Direction >> Carry on the forum thread below about generating non-identical lists with Python's random.sample() in a for-loop, picking up right after its final sentence.

Page excerpt >>

━━━━━━━━━━━━━━━━

Related
I would like to know how to use the python random.sample() function within a for-loop to generate multiple sample lists that are not identical.
For example, right now I have:
for i in range(3):
sample = random.sample(range(10), k=2)
This will generate 3 sample lists containing two numbers each, but I would like to make sure none of those sample lists are identical. (It is okay if there are repeating values, i.e., (2,1), (3,2), (3,7) would be okay, but (2,1), (1,2), (5,4) would not.)
If you specifically need to "use random.sample() within a for-loop", then you could keep track of samples that you've seen, and check that new ones haven't been seen yet.
import random
seen = set()
for i in range(3):
while True:
sample = random.sample(range(10), k=2)
print(f'TESTING: {sample = }') # For demo
fr = frozenset(sample)
if fr not in seen:
seen.add(fr)
break
print(sample)
Example output:
TESTING: sample = [0, 7]
[0, 7]
TESTING: sample = [0, 7]
TESTING: sample = [1, 5]
[1, 5]
TESTING: sample = [7, 0]
TESTING: sample = [3, 5]
[3, 5]
Here I made seen a set to allow fast lookups, and I converted sample to a frozenset so that order doesn't matter in comparisons. It has to be frozen because a set can't contain another set.
However, this could be very slow with different inputs, especially a larger range of i or smaller range to draw samples from. In theory, its runtime is infinite, but in practice, random's number generator is finite.
Alternatives
There are other ways to do the same thing that could be much more performant. For example, you could take a big random sample, then chunk it into the desired size:
n = 3
k = 2
upper = 10
sample = random.sample(range(upper), k=k*n)
for chunk in chunks(sample, k):
print(chunk)
Example output:
[6, 5]
[3, 0]
[1, 8]
With this approach, you'll never get any duplicate numbers like [[2,1], [3,2], [3,7]] because the sample contains all unique numbers.

━━━━━━━━━━━━━━━━

Dataset >>
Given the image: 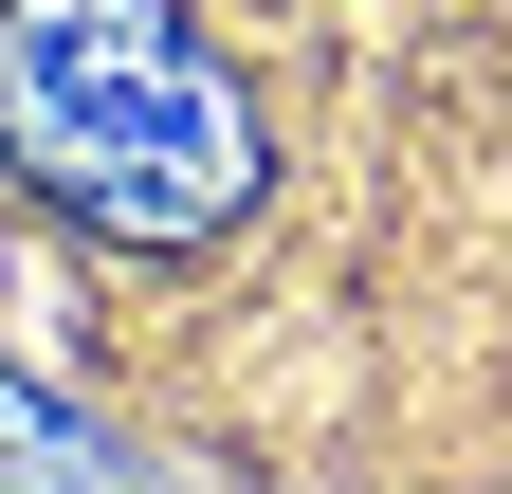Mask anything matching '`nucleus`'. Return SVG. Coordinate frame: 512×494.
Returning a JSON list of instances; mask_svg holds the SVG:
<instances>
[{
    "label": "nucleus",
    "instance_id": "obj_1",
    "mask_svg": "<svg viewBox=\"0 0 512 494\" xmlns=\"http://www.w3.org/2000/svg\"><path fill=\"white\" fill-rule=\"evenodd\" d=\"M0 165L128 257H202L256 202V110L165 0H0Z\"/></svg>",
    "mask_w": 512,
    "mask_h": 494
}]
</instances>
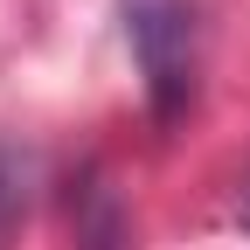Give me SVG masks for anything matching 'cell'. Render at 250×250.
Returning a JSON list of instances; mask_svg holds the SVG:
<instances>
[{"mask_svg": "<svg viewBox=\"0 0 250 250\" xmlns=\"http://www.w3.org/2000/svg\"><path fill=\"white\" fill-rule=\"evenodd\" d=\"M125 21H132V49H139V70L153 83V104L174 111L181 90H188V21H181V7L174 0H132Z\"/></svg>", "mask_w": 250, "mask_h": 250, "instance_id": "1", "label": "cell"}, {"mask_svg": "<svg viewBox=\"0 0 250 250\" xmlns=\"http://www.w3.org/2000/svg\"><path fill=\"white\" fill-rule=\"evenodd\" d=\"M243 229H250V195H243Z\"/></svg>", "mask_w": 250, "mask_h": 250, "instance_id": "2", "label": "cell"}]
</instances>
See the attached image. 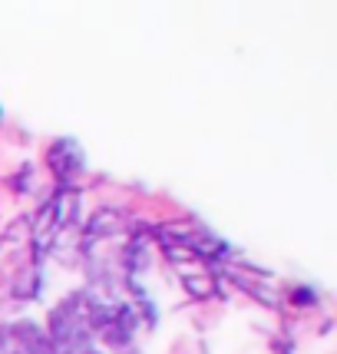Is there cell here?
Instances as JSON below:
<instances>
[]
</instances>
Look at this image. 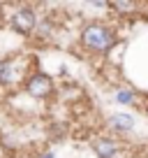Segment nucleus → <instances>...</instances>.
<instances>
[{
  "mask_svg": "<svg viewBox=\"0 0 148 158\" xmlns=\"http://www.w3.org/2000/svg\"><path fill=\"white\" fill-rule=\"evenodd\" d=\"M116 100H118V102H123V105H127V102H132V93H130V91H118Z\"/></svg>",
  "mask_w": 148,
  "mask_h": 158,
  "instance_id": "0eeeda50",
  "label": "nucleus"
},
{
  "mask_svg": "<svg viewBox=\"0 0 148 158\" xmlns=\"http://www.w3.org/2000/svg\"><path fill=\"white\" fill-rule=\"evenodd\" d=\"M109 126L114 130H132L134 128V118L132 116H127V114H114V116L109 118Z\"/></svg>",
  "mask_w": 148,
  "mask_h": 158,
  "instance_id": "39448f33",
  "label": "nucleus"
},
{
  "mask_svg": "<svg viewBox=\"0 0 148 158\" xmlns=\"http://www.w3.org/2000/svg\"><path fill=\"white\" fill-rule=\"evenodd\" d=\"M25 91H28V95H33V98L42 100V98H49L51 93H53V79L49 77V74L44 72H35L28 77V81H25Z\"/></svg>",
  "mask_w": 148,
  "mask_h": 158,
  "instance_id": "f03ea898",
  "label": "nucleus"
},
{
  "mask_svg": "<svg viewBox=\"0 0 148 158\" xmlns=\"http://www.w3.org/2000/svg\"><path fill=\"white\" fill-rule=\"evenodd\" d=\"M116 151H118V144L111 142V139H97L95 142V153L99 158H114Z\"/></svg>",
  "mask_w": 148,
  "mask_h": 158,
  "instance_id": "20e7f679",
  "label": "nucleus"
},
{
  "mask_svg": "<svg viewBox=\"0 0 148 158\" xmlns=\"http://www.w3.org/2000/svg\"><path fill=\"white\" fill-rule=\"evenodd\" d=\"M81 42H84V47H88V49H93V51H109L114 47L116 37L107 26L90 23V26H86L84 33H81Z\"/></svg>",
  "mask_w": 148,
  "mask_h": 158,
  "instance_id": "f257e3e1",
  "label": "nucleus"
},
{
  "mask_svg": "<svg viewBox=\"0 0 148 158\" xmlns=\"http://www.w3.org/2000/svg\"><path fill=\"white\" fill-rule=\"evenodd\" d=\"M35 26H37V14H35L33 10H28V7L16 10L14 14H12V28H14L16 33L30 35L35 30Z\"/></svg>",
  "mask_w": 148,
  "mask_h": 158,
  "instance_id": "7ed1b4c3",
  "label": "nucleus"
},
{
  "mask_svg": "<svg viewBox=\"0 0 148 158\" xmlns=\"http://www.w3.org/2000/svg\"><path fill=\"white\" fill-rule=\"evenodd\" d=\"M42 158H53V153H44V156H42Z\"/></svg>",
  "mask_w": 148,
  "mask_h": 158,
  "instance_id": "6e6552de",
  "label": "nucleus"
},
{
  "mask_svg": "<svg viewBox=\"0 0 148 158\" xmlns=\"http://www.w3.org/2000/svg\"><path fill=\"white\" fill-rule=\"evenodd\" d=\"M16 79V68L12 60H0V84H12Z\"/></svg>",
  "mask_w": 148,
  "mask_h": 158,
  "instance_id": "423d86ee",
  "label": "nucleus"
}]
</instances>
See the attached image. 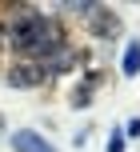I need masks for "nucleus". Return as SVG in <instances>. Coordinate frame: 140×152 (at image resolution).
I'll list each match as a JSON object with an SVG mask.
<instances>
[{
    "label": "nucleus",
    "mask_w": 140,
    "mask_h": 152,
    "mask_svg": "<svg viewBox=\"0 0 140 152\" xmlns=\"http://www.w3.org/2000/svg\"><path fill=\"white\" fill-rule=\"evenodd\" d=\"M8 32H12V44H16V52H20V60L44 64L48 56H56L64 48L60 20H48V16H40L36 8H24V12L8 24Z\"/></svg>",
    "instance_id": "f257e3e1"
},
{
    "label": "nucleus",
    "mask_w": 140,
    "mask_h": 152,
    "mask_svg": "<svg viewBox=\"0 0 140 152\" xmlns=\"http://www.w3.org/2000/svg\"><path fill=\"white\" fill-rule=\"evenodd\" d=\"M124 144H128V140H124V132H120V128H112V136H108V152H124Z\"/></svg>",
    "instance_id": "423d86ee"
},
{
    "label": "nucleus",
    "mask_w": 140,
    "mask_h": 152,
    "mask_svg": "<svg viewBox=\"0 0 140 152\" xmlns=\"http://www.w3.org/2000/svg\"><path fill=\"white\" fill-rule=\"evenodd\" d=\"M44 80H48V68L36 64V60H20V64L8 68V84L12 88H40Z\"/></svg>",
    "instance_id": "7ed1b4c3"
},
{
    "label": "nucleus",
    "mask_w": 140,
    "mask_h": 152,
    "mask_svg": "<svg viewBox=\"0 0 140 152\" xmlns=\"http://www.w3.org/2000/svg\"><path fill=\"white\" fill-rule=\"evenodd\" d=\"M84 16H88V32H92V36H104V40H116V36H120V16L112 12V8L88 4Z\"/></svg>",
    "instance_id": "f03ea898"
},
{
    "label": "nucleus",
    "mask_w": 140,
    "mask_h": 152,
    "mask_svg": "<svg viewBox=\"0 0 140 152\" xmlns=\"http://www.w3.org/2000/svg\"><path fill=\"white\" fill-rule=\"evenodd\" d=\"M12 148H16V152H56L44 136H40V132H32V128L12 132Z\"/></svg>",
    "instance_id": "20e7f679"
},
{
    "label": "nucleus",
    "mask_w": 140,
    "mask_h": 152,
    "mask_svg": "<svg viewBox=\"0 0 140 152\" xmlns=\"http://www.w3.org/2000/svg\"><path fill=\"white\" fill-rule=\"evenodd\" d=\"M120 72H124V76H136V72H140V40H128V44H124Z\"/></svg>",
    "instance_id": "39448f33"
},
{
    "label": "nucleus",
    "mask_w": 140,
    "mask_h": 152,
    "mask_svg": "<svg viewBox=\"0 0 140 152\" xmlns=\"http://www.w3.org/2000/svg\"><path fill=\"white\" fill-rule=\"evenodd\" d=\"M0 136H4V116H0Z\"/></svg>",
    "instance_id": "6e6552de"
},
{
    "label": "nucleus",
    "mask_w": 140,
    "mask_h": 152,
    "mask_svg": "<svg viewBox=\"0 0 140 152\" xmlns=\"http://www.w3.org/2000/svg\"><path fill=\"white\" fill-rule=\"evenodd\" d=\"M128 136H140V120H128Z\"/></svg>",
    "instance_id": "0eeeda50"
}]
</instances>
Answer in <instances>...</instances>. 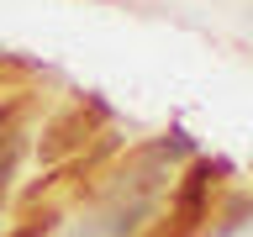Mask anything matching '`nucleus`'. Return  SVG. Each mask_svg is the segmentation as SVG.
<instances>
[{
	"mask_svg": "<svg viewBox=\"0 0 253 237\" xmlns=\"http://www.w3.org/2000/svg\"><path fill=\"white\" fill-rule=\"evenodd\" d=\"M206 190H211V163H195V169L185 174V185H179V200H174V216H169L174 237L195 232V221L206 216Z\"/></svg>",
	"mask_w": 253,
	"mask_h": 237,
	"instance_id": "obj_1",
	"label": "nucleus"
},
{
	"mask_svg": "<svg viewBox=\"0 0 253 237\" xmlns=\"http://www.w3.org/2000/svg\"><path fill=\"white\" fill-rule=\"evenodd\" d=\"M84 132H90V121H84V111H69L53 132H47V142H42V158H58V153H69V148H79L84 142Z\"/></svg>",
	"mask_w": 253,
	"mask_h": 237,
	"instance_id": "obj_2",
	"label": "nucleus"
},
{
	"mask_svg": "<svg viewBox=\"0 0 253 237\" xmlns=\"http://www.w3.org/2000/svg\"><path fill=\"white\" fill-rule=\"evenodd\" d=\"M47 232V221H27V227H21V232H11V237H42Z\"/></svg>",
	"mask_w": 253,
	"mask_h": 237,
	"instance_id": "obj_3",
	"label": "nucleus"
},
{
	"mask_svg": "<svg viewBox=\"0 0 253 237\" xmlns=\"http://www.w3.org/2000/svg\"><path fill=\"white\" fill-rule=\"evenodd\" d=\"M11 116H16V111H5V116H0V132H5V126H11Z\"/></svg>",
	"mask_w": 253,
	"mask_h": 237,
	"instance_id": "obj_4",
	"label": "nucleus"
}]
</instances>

━━━━━━━━━━━━━━━━

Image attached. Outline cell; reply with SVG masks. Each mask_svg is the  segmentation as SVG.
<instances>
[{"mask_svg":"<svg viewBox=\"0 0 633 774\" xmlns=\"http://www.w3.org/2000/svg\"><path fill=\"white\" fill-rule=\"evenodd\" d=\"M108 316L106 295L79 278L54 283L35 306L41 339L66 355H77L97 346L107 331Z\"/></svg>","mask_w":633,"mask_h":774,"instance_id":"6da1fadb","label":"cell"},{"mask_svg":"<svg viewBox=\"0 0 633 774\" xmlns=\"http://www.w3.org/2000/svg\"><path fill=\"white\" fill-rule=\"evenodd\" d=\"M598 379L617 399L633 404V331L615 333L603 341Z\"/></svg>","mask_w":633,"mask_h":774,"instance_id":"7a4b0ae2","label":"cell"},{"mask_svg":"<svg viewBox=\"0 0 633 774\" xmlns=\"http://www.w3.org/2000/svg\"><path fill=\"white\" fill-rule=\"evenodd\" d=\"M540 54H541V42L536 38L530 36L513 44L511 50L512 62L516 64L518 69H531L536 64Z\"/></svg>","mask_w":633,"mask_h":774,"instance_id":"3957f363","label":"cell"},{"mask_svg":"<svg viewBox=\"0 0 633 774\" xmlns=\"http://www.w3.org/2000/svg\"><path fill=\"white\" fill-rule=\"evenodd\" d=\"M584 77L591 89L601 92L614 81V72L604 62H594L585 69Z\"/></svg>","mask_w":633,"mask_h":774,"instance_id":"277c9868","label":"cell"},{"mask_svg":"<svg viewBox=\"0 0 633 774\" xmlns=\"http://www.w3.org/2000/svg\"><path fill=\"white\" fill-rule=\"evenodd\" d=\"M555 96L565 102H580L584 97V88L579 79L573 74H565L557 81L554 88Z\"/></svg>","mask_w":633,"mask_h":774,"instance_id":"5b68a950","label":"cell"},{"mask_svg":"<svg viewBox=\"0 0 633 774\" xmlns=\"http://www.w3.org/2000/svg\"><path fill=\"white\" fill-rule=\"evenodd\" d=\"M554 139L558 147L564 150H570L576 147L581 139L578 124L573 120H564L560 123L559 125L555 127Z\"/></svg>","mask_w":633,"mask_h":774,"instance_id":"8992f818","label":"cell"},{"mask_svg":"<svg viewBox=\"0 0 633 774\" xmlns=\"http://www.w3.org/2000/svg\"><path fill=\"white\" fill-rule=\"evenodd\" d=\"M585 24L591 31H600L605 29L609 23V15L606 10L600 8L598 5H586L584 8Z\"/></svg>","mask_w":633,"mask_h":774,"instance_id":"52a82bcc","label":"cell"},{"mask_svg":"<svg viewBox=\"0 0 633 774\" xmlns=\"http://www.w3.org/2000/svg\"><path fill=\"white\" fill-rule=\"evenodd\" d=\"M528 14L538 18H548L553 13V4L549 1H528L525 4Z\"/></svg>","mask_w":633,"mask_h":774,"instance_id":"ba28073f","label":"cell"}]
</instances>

━━━━━━━━━━━━━━━━

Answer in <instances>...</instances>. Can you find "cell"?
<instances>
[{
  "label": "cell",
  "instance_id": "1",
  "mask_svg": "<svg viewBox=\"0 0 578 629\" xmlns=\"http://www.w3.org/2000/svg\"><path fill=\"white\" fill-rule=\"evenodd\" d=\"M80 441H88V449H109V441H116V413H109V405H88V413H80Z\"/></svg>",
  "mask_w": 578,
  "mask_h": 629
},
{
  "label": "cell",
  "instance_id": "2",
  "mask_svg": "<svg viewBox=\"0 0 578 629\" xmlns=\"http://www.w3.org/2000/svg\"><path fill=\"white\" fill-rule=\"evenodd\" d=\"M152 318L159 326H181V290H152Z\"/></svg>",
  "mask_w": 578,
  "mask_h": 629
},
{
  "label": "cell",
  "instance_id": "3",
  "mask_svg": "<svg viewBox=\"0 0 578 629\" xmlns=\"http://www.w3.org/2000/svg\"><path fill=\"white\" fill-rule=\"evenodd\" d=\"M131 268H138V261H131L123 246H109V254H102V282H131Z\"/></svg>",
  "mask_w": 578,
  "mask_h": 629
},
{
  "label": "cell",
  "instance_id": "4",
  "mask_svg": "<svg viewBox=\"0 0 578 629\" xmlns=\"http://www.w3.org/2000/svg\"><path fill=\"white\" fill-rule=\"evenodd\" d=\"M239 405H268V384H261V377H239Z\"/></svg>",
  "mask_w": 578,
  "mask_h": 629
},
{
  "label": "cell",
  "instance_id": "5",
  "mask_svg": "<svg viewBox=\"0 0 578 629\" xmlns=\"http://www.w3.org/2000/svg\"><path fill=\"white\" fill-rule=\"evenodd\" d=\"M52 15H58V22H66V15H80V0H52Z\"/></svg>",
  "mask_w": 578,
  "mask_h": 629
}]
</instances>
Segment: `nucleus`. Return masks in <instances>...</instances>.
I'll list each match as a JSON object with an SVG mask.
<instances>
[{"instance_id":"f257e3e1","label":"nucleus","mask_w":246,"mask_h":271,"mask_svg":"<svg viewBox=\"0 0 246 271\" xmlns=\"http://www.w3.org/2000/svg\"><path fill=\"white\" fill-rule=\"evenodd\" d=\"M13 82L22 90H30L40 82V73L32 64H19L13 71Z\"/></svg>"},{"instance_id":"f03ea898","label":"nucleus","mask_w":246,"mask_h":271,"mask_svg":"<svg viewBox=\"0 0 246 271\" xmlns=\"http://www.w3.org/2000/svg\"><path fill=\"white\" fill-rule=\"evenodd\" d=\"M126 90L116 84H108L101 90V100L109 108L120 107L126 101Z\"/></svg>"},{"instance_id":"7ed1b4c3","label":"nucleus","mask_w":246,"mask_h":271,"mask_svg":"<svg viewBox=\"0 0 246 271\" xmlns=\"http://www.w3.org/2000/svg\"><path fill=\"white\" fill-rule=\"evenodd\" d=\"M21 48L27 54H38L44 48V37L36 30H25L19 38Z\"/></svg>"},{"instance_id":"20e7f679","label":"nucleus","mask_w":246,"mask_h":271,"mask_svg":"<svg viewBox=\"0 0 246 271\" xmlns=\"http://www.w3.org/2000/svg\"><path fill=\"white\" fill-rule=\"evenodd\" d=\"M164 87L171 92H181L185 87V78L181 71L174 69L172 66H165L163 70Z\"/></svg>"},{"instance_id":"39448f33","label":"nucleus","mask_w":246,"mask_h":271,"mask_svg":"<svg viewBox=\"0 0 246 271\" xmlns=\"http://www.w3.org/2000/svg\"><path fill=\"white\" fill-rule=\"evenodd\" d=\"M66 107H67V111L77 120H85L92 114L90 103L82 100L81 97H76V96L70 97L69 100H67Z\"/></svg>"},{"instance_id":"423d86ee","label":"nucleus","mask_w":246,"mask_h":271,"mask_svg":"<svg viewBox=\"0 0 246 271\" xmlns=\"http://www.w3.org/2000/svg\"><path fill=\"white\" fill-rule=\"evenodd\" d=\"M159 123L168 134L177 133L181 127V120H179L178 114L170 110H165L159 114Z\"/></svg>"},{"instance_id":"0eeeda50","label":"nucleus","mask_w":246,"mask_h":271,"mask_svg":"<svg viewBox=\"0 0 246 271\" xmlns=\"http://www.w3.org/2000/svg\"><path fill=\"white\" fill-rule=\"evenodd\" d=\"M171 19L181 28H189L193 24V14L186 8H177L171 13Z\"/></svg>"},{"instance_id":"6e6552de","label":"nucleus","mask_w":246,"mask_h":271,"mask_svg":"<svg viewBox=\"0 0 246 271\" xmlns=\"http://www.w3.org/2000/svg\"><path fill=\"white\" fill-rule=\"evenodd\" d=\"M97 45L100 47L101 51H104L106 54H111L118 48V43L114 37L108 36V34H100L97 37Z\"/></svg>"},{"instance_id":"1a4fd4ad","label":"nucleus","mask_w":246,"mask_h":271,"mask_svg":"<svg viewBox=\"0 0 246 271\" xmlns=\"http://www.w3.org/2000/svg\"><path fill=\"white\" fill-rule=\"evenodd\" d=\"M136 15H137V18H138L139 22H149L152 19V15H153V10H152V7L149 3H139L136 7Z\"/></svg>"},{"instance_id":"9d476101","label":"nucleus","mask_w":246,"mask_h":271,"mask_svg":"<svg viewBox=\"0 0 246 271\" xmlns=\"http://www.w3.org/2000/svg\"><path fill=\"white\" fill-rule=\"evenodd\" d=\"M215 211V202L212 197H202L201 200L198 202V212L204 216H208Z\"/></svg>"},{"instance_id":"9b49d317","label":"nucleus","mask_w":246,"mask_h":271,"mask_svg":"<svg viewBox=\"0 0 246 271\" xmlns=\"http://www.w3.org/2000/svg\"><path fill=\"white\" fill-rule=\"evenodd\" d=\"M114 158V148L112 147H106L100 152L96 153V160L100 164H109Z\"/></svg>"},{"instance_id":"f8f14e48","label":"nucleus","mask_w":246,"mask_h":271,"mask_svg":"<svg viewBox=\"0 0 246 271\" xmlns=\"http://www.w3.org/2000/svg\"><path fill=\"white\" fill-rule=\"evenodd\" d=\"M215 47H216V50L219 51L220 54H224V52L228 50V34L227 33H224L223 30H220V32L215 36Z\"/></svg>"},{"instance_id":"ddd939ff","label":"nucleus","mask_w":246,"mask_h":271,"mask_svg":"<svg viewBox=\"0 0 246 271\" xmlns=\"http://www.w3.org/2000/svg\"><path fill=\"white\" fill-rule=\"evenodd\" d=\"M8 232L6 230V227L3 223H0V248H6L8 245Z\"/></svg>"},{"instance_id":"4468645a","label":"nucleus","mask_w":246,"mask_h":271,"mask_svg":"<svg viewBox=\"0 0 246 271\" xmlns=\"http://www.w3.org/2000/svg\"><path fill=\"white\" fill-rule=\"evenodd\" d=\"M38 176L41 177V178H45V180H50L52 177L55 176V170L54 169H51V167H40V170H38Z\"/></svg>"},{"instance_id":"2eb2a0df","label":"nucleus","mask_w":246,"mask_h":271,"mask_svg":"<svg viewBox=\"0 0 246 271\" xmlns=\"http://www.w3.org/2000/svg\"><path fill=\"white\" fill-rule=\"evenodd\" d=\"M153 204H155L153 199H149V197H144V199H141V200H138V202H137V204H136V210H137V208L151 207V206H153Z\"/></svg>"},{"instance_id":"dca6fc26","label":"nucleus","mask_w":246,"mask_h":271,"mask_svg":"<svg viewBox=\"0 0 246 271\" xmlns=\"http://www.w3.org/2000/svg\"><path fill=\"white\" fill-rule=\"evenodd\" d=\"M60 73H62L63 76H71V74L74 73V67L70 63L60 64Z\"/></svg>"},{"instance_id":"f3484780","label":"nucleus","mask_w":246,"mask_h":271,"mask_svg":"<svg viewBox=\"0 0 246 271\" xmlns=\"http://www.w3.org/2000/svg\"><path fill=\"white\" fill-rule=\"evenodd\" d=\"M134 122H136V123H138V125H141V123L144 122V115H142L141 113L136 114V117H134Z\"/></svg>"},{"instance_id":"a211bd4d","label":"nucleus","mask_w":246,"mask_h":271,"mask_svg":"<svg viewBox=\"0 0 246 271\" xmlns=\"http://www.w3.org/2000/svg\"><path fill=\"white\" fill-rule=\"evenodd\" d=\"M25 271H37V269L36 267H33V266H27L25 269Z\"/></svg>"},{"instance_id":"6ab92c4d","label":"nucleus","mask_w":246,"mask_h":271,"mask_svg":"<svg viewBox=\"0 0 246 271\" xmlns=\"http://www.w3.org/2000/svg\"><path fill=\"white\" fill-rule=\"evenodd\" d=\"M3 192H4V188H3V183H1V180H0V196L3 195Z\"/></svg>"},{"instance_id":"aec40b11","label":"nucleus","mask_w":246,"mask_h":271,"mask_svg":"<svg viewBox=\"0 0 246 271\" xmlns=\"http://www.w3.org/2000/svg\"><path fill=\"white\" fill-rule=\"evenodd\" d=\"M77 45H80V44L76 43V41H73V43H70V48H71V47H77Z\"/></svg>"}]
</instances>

━━━━━━━━━━━━━━━━

Exercise result >>
This approach was inspired by Sven Marnach's answer on "Non-repetitive random number in numpy", which I coincidentally just read today.
it looks like you are trying to make a nested list of certain list items without repetition from original list, you can try below code.
import random
mylist = list(range(50))
def randomlist(mylist,k):
length = lambda : len(mylist)
newlist = []
while length() >= k:
newlist.append([mylist.pop(random.randint(0, length() - 1)) for I in range(k)])
newlist.append(mylist)
return newlist
randomlist(mylist,6)
[[2, 20, 36, 46, 14, 30],
[4, 12, 13, 3, 28, 5],
[45, 37, 18, 9, 34, 24],
[31, 48, 11, 6, 19, 17],
[40, 38, 0, 7, 22, 42],
[23, 25, 47, 41, 16, 39],
[8, 33, 10, 43, 15, 26],
[1, 49, 35, 44, 27, 21],
[29, 32]]
This should do the trick.
import random
import math
# create set to store samples
a = set()
# number of distinct elements in the population
m = 10
# sample size
k = 2
# number of samples
n = 3
# this protects against an infinite loop (see Safety Note)
if n > math.comb(m, k):
print(
f"Error: {math.comb(m, k)} is the number of {k}-combinations "
f"from a set of {m} distinct elements."
)
exit()
# the meat
while len(a) < n:
a.add(tuple(sorted(random.sample(range(m), k = k))))
print(a)
With a set you are guaranteed to get a collection with no duplicate elements. In a set, you would be allowed to have (1, 2) and (2, 1) inside, which is why sorted is applied. So if [1, 2] is drawn, sorted([1, 2]) returns [1, 2]. And if [2, 1] is subsequently drawn, sorted([2, 1]) returns [1, 2], which won't be added to the set because (1, 2) is already in the set. We use tuple because objects in a set have to be hashable and list objects are not.
I hope this helps. Any questions, please let me know.
Safety Note
To avoid an infinite loop when you change 3 to some large number, you need to know the maximum number of possible samples of the type that you desire.
The relevant mathematical concept for this is a combination.
Suppose your first argument of random.sample() is range(m) where
m is some arbitrary positive integer. Note that this means that the
sample will be drawn from a population of m distinct members
without replacement.
Suppose that you wish to have n samples of length k in total.
The number of possible k-combinations from the set of m distinct elements is
m! / (k! * (m - k)!)
You can get this value via
from math import comb
num_comb = comb(m, k)
comb(m, k) gives the number of different ways to choose k elements from m elements without repetition and without order, which is exactly what we want.
So in the example above, m = 10, k = 2, n = 3.
With these m and k, the number of possible k-combinations from the set of m distinct elements is 45.
You need to ensure that n is less than 45 if you want to use those specific m and k and avoid an infinite loop.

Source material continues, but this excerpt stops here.